Nilfisk is a good make - made in the same factory as Stihl....a top make..:thumb:


----------



## PaulN (Jan 17, 2008)

PJS said:


> Extension hose?
> How much more than 15 metres of HP hose already on the Makita, do you need?
> Alto is 9m, and with extension comes drop in pressure and flow - so you might need to rethink the extension idea, or the budget for a more powerful machine that'll drive the water down an extended hose.
> Either that, or do what most people do, and use a mains power extension!
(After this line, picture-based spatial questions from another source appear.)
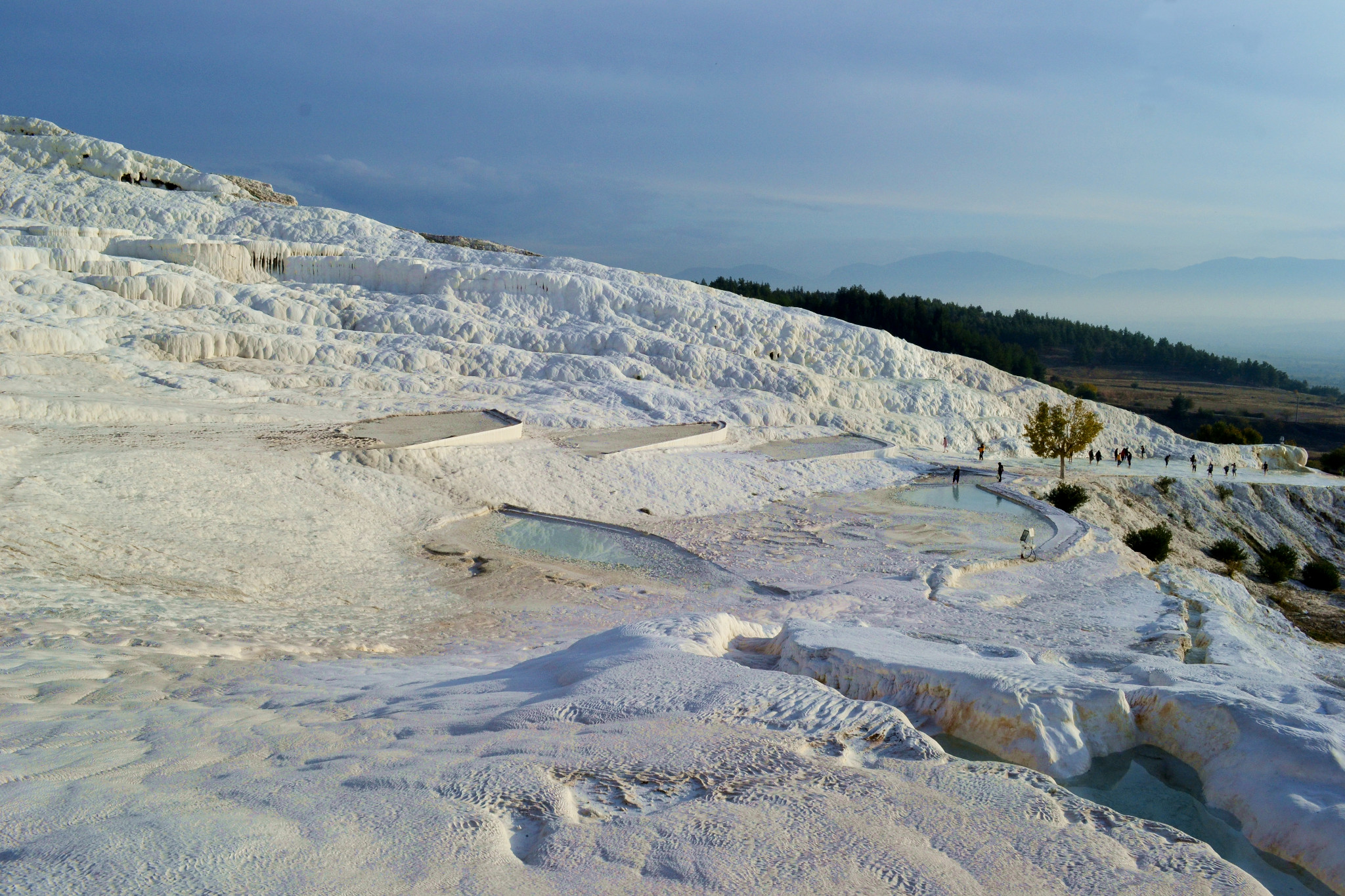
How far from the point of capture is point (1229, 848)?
4.37 meters

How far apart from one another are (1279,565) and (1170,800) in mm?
19645

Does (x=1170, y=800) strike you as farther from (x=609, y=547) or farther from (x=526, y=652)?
(x=609, y=547)

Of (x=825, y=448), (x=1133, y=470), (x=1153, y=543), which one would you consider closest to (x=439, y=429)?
(x=825, y=448)

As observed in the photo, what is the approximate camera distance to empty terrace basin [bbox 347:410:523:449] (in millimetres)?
16547

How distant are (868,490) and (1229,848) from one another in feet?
53.2

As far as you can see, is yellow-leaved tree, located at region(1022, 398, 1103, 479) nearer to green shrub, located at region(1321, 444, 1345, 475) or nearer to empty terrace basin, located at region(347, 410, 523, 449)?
empty terrace basin, located at region(347, 410, 523, 449)

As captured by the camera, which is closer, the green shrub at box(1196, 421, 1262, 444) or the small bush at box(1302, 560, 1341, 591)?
the small bush at box(1302, 560, 1341, 591)

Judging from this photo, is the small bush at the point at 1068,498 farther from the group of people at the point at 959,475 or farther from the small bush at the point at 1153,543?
the group of people at the point at 959,475

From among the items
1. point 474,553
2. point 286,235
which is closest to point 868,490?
point 474,553

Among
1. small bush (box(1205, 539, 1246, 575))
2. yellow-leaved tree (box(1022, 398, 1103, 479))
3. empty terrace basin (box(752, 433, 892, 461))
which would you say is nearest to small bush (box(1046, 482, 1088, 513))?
small bush (box(1205, 539, 1246, 575))

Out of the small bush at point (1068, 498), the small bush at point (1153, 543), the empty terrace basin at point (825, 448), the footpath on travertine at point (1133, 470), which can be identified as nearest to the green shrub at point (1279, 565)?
the small bush at point (1153, 543)

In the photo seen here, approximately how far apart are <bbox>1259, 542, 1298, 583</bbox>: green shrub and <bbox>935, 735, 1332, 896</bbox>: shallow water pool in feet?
62.2

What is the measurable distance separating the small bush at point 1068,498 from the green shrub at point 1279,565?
15.2 feet

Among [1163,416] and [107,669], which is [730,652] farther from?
[1163,416]
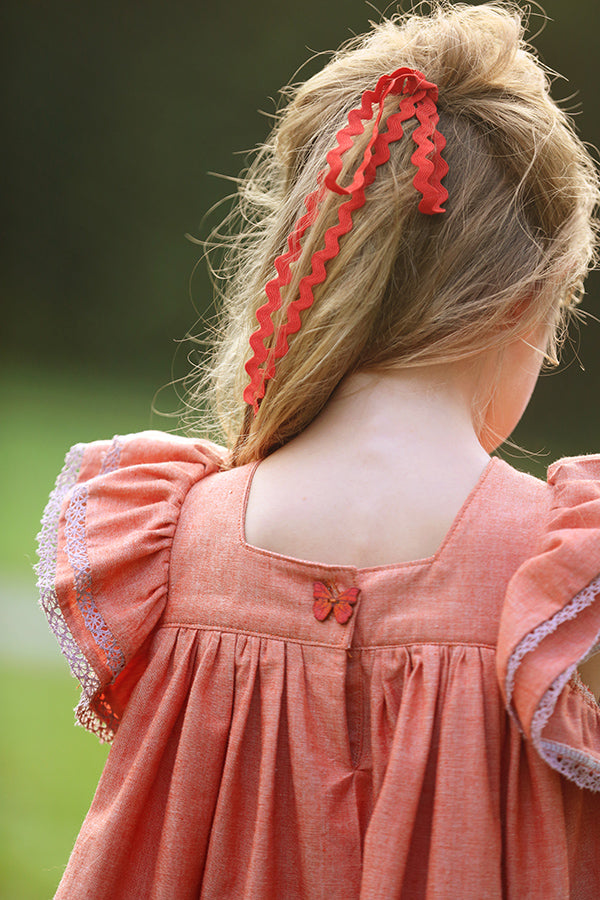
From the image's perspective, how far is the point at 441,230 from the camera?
781 mm

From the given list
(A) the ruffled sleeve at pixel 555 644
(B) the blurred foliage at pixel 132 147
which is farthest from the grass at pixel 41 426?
(A) the ruffled sleeve at pixel 555 644

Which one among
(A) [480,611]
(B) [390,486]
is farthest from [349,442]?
(A) [480,611]

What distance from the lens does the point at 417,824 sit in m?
0.70

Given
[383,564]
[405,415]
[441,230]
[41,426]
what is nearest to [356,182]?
[441,230]

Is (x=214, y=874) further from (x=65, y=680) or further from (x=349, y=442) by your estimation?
(x=65, y=680)

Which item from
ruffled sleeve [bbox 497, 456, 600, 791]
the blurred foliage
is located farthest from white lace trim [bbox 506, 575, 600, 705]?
the blurred foliage

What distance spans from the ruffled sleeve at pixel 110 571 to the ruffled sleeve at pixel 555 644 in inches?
12.1

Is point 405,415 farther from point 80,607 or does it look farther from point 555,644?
point 80,607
I dont think you will actually see a drop in pressure with the extension, i longer supply hose would effect the pressure i would have thought.


----------



## Steve Baker (Nov 25, 2008)

I have just replaced a 10+ year old Kew Hobby with a Nilfisk E130. Reason I stayed with Nilfisk is the reliability I had from the Kew. Only reason it needs replacing is the seals are leaking in the pump and no spares available. The E130 is good value and will fit all my existing attachments, foam lance etc!! :thumb:
I also have an 8m extension and see no noticeable drop in pressure. The only niggle with the new one I have is the pressure hose doesn't uncoil very well and likes to tangle unlike the original hose with the kew. I guess all manufacturers will cut costs where they can. With the E140' which has the additional hose real; putting pressure hose away will be easier thats all. Would highly recommend though regardless.


----------